Letter to the church in Rome

From Paul, the apostle to the Gentiles

Rome was the center of the known world; it was the cradle of civilization, commerce, culture—and home to a military machine under the command of Caesar, the most powerful man in the world. The most influential city on the planet was on the frontier of the Jesus movement, a place where God was bringing together Jews and non-Jews into one community to follow Jesus’ teachings.

A group of believers was gathering, and a church of great importance was forming from ragamuffin believers who had been touched by the power of the gospel. But they do not appear to have had the leadership of the Lord’s emissaries—those who had walked with and had been handpicked by Jesus.

This church would become the seedbed for the spread of the gospel across the known world, so Paul recognized the importance of articulating the whole gospel to this body of believers and preparing them for their missional calling in the world.


Instructions to Other Churches

This letter from Paul, the emissary of Jesus, breaks all the previous molds. He is writing to many people he does not know, is instructing a church he did not plant, and is challenging them to embrace their role in bringing the gospel to the people of Italy and Spain, despite the fact that he has not been able to model the work of missions and church planting in Rome as he had in other places.

What would Paul have to say to believers he had never met?

How would he proclaim the gospel in a letter?

In planting other churches, Paul surely told how the risen Jesus appeared to him. Paul must have preached to them for untold hours (he was known for being quite verbose) about sin, redemption, justification, the cross, adoption, grace, love, life in the Spirit, and the power of the Anointed One to redeem all things.


Persuasive View of the Power of the Gospel

This letter set the church in Rome on a firm foundation and ultimately became one of the most important pieces of literature ever written. It has influenced some of the greatest minds and agents of change the world has known: Augustine, Martin Luther, John Wesley, Martin Luther King Jr., and Desmond Tutu, just to name a few.

It was one of the primary inspirations for the Protestant Reformation in the 16th century. But most importantly, this letter written to Christians in an ancient city penetrates our hearts and minds today with a beautiful and persuasive view of the power of the gospel!

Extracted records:
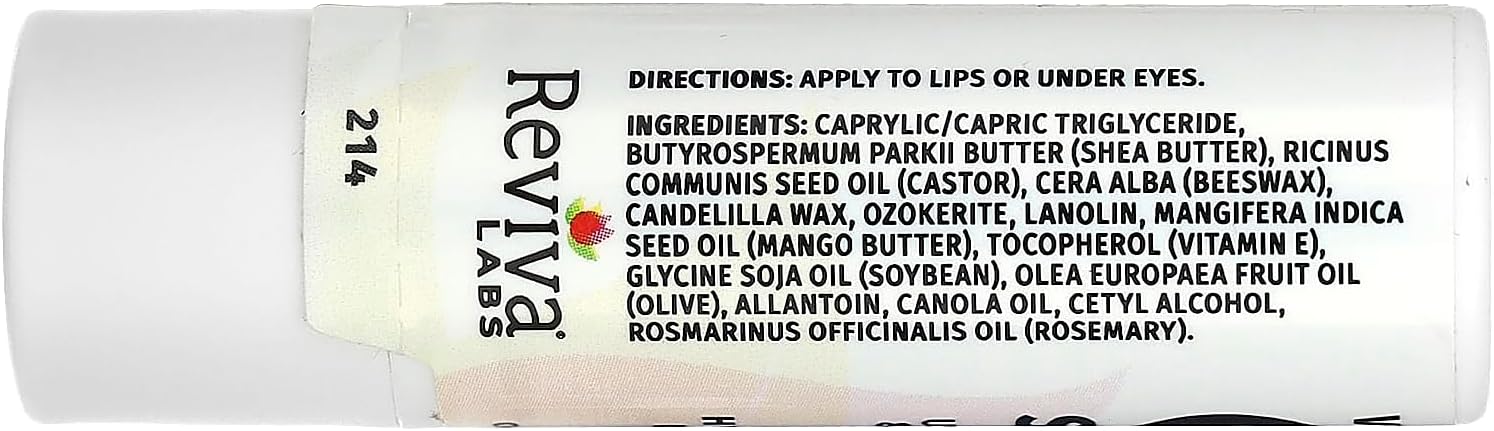 Reviva Labs Barra de vitamina E - 0.125 oz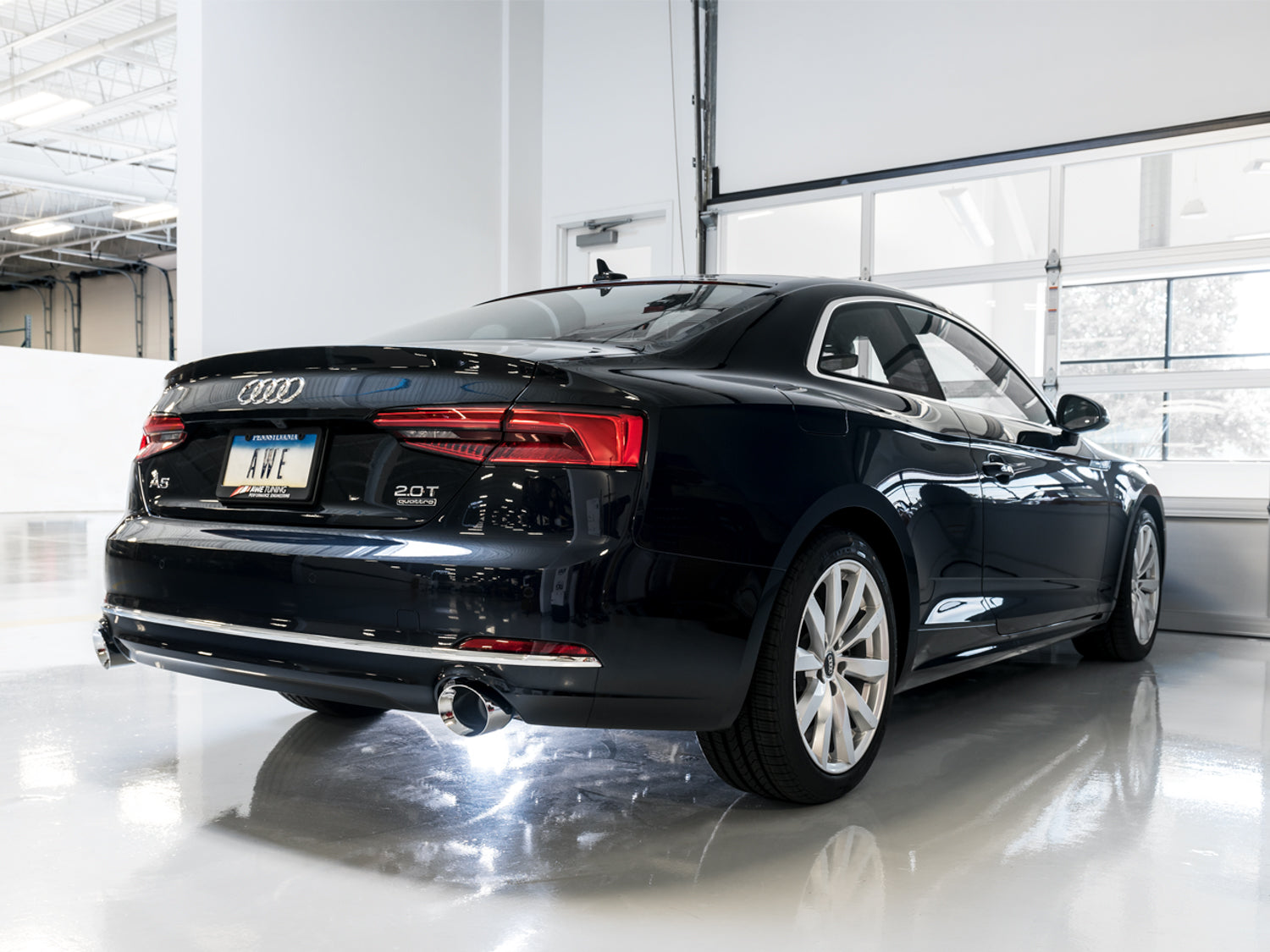 AWE Touring Edition Exhaust – Audi B9 A5 2.0T Coupe / Cabriolet
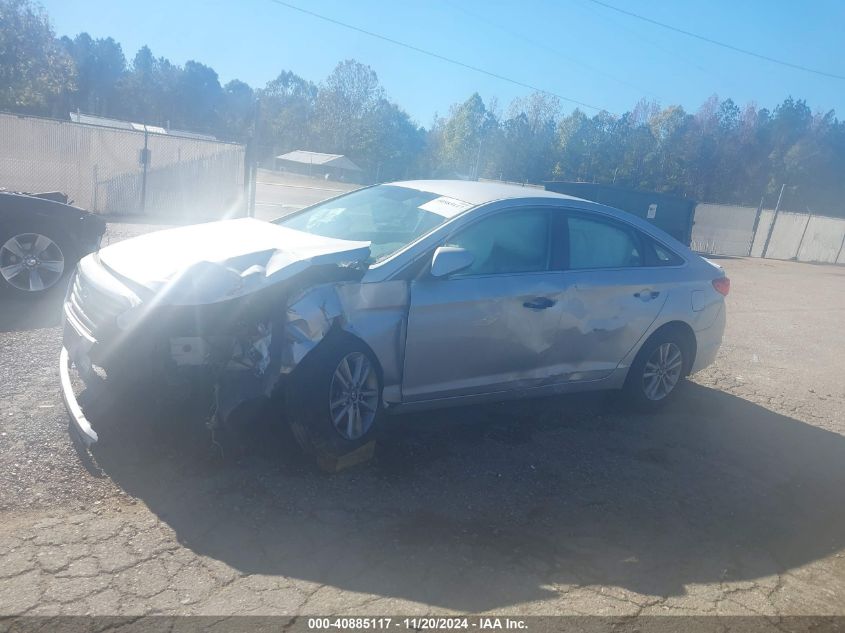 2016 HYUNDAI SONATA - 5NPE24AF9GH387770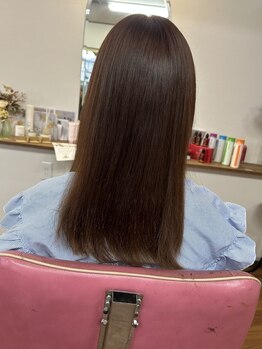 ライムの写真/“完全マンツーマン施術×心地よい丁寧な接客×高技術”が魅力♪厳選トリートメントで自分史上最高の艶髪へ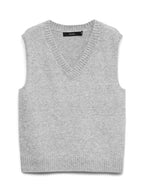 GILET SCOLLO A V VERO MODA
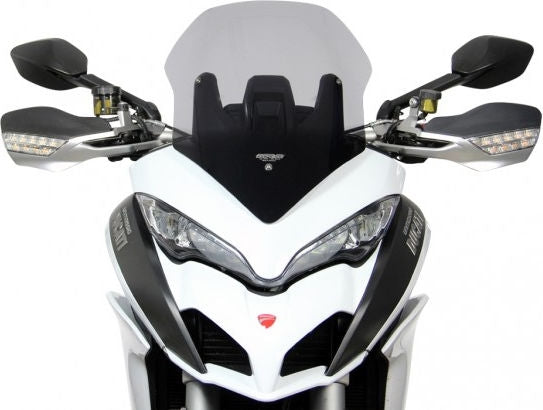 MRA / エムアールエー Duc Multistrada 1200 15- ツーリングスクリーン スモークグレー | 4025066151752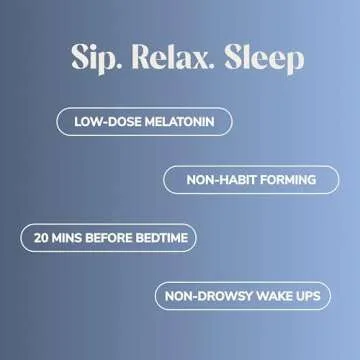 Rookie Wellness Sleep - Natural Sleep Aid with 180 mg of Magnesium Bisglycinate, 1 mg Melatonin, Valerian Root, & Passion Flower to Promote Tranquility & Sleep (30 Pack, BlackBerry Lemon)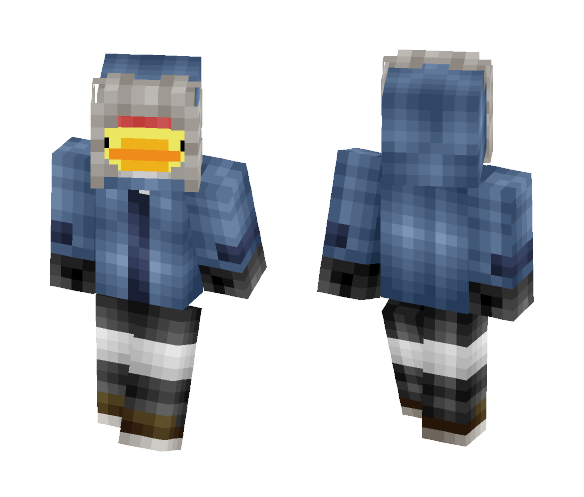 Duck with cold... (zSrPatoz V-2) - Male Minecraft Skins - image 1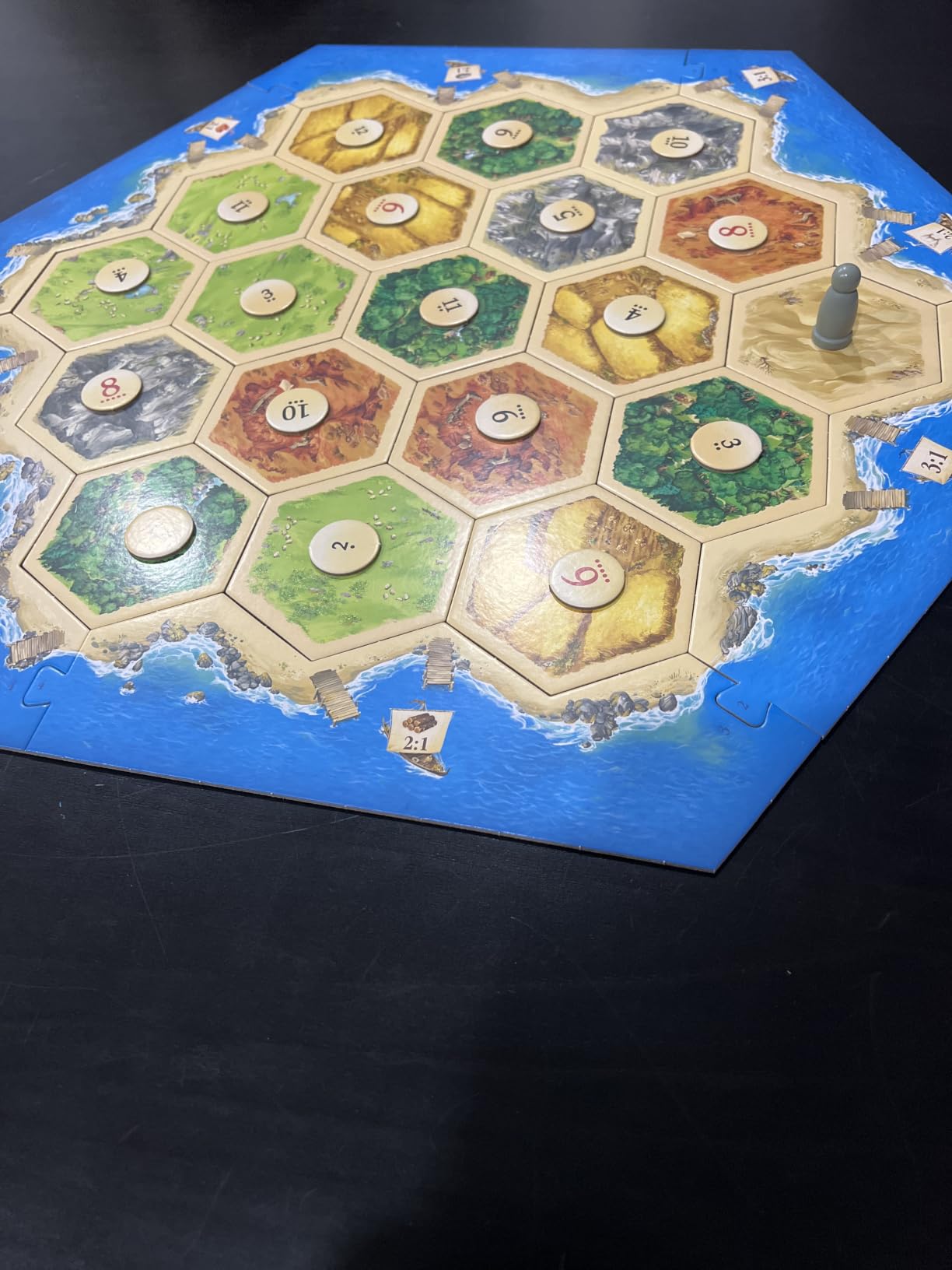 CATAN Board Game (6th Edition) - Trade, Build & Settle Strategy Game for Family, Kids & Adults, Ages 10+, 3-4 Players customer photo 1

> YOUR GOAL
Output the full text on the letter to the church in Rome, reproducing every word and line unchanged. The records play no part in the work here.

> TASK ANSWER
Letter to the church in Rome

From Paul, the apostle to the Gentiles

Rome was the center of the known world; it was the cradle of civilization, commerce, culture—and home to a military machine under the command of Caesar, the most powerful man in the world. The most influential city on the planet was on the frontier of the Jesus movement, a place where God was bringing together Jews and non-Jews into one community to follow Jesus’ teachings.

A group of believers was gathering, and a church of great importance was forming from ragamuffin believers who had been touched by the power of the gospel. But they do not appear to have had the leadership of the Lord’s emissaries—those who had walked with and had been handpicked by Jesus.

This church would become the seedbed for the spread of the gospel across the known world, so Paul recognized the importance of articulating the whole gospel to this body of believers and preparing them for their missional calling in the world.


Instructions to Other Churches

This letter from Paul, the emissary of Jesus, breaks all the previous molds. He is writing to many people he does not know, is instructing a church he did not plant, and is challenging them to embrace their role in bringing the gospel to the people of Italy and Spain, despite the fact that he has not been able to model the work of missions and church planting in Rome as he had in other places.

What would Paul have to say to believers he had never met?

How would he proclaim the gospel in a letter?

In planting other churches, Paul surely told how the risen Jesus appeared to him. Paul must have preached to them for untold hours (he was known for being quite verbose) about sin, redemption, justification, the cross, adoption, grace, love, life in the Spirit, and the power of the Anointed One to redeem all things.


Persuasive View of the Power of the Gospel

This letter set the church in Rome on a firm foundation and ultimately became one of the most important pieces of literature ever written. It has influenced some of the greatest minds and agents of change the world has known: Augustine, Martin Luther, John Wesley, Martin Luther King Jr., and Desmond Tutu, just to name a few.

It was one of the primary inspirations for the Protestant Reformation in the 16th century. But most importantly, this letter written to Christians in an ancient city penetrates our hearts and minds today with a beautiful and persuasive view of the power of the gospel!